Hari Ini, Fikri Thobari dan Hary Eko Jalani Sidang Perdana
M. Fikri Thobari dan Hary Eko Purnomo saat menjadi saksi tiga terdakwa-Radar Utara / Doni Aftarizal-
BENGKULU, RADARUTARA.ID - Selasa 28 Juli 2026, Bupati Rejang Lebong (RL) non aktif, Muhammad Fikri Thobari dan mantan Kadis PUPR-PKP, Hary Eko Purnomo, diangendakan menjalani persidangan perdana di Pengadilan Tipikor pada Pengadilan Negeri (PN) Bengkulu.
Ini setelah Jaksa Penuntut Umum (JPU) Komisi Pemberantasan Korupsi Republik Indonesia (KPK RI), sebelumnya telah melimpahkan berkas perkara keduanya ke pengadilan.
JPU KPK RI, Dian Hamisena mengatakan, berkas perkara keduanya telah dilimpahkan ke PN Bengkulu. Proses pelimpahan dilakukan melalui sistem e-Terpadu atau secara daring, sesuai mekanisme yang berlaku.
"Dalam persidangan perdana nanti, tentunya menjadi proses awal pembuktian di persidangan terhadap perkara dugaan tindak pidana korupsi berupa permintaan fee proyek yang menyeret keduanya," ungkap Dian.
BACA JUGA:Tiba di Rutan Bengkulu, Fikri dan Hary Siap Jalani Persidangan
Menurut Dian, dalam persidangan nanti, pihaknya juga menghadirkan sejumlah saksi untuk memperkuat pembuktian perkara yang menjerat keduanya.
"Di antaranya tiga terdakwa yang sebelumnya telah menjalani proses persidangan dalam perkara yang sama, yakni Irsyad Satria Budiman dari PT. Statika Mitra Sarana, Edi Manggala dari CV. Manggala Utama, serta Youki Yusdiantoro dari CV Alpagker Abadi Tengah," kata Dian.

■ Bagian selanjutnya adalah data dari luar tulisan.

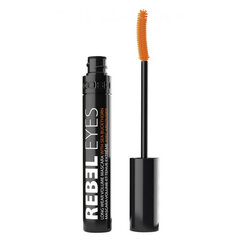 Blakstienų tušas Gosh Rebel Eyes Mascara 10 ml, 001 Black kaina ir informacija | Akių šešėliai, pieštukai, blakstienų tušai, serumai | pigu.lt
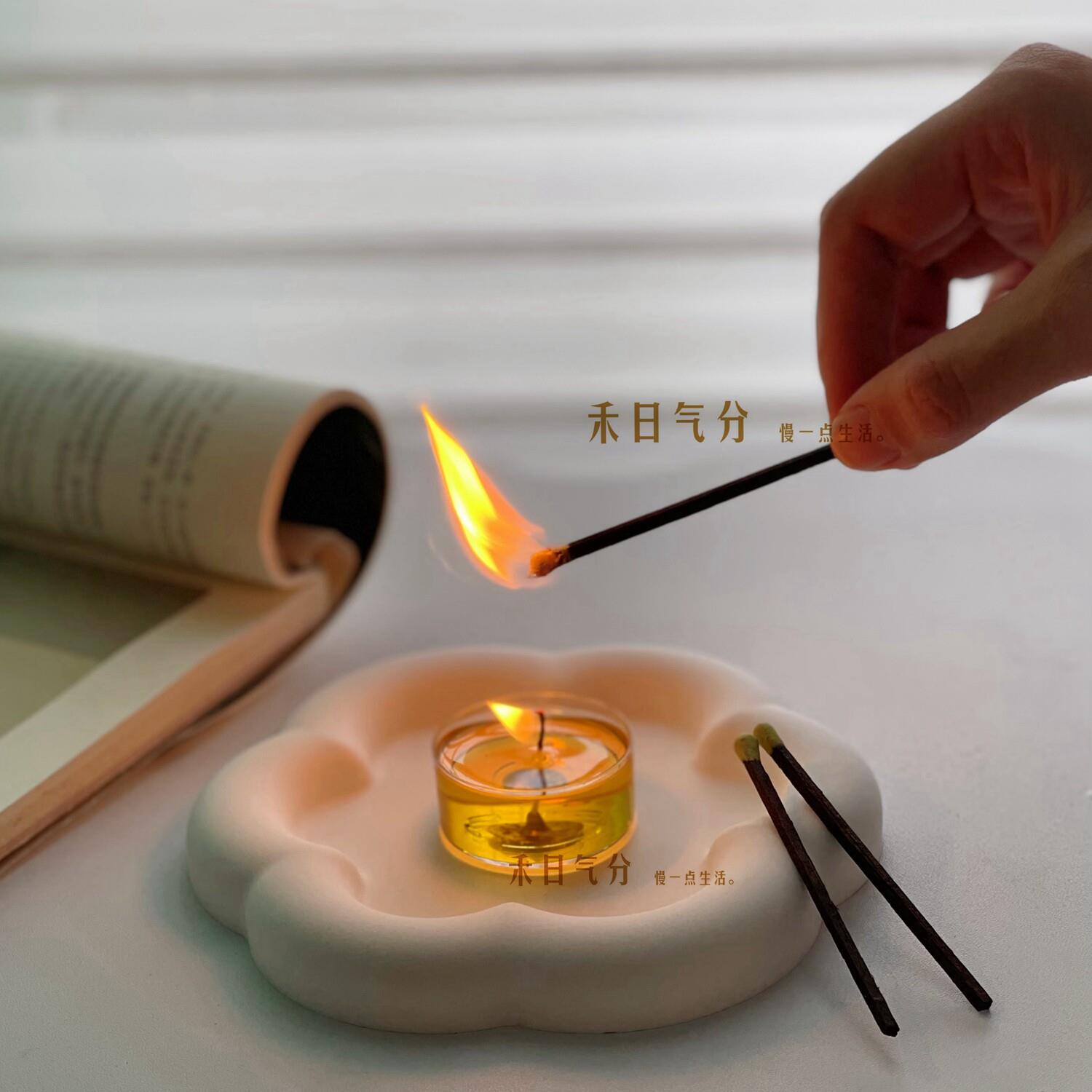 假期里·天然大豆蜡香薰蜡烛小样安神助眠分享多试香味迷你装套装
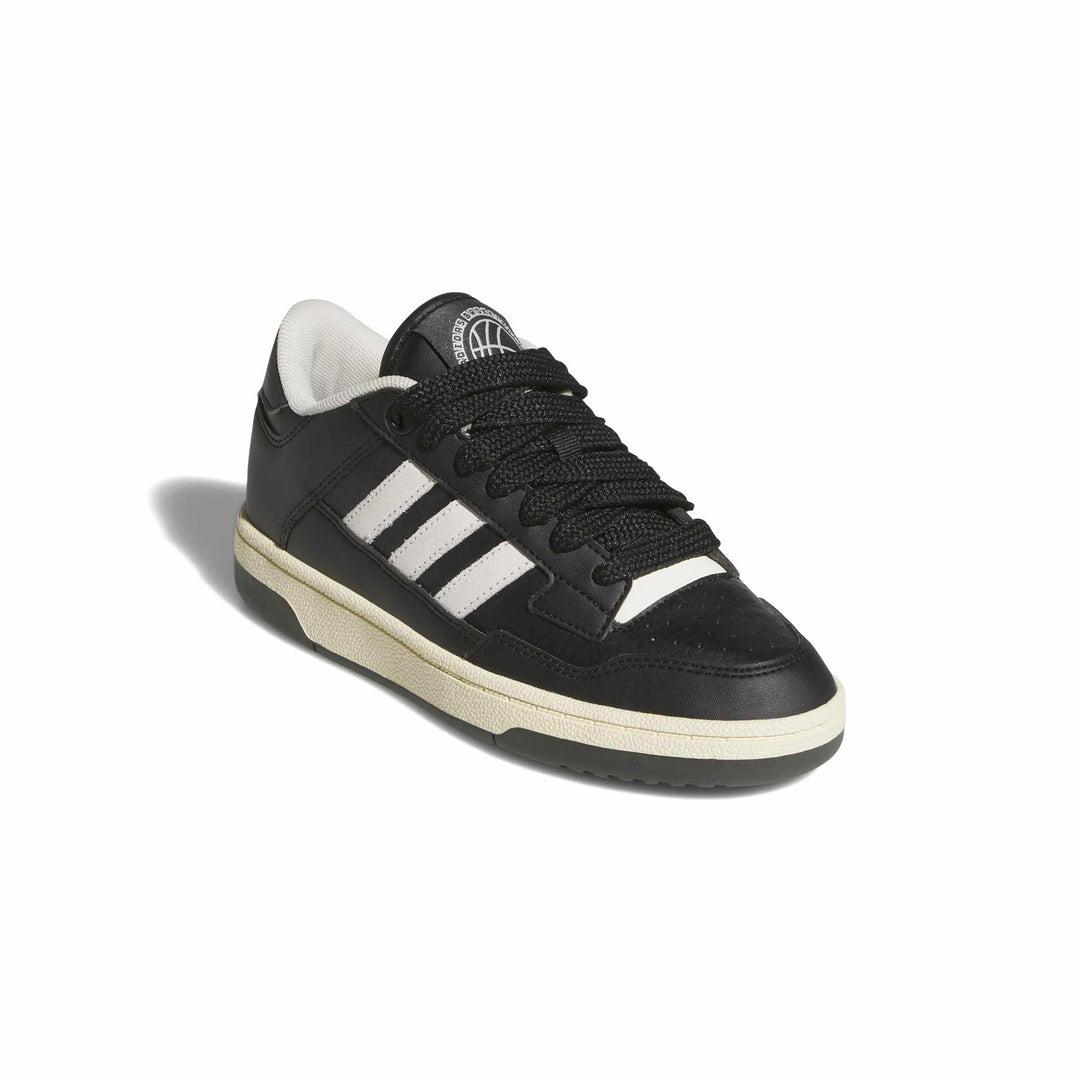 adidas Rapid Court Low J - cblack/owhite/carbon
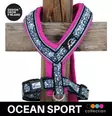 Finnero Ocean Sport Y-valjas fuksia - Koiran valjaat - 6438406001859 - 1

Ketiganya, lanjut Dina, bakal dimintai keterangan sebagai saksi, sebagaimana sebelumnya Muhammad Fikri Thobari juga pernah dihadirkan sebagai saksi dalam persidangan mereka.
"Selain ketiga saksi tersebut, kita juga menghadirkan sejumlah saksi lain yang berasal dari Organisasi Perangkat Daerah (OPD) di lingkungan Pemerintah Kabupaten Rejang Lebong, serta pihak swasta lainnya," ujar Dian.
BACA JUGA:Eks Ketua KPU BS Divonis Berat, Aan: Langkah Hukum, Kita Tunggu Salinan Putusan
Terutama, sambung Dian, yang diduga mengetahui maupun terlibat dalam rangkaian dugaan tindak pidana suap, terkait proyek pemerintah tersebut.
"Tapi yang jelas, dengan telah dilimpahkannya berkas perkara tersebut, proses persidangan terhadap keduanya segera dimulai. Yang mana, sidang perdana dijadwalkan berlangsung pada Selasa besok," tambah Dian.
Lebih lanjut Dian mengemukakan, melalui agenda sidang perdana tersebut, tentu keduanya bakal mulai menjalani pemeriksaan perkara di persidangan.
"Kita sejauh ini juga telah menyiapkan surat dakwaan, yang tentunya bakal dibacakan sebelum proses pembuktian dan pemeriksaan saksi-saksi dilanjutkan pada persidangan berikutnya," singkat Dian.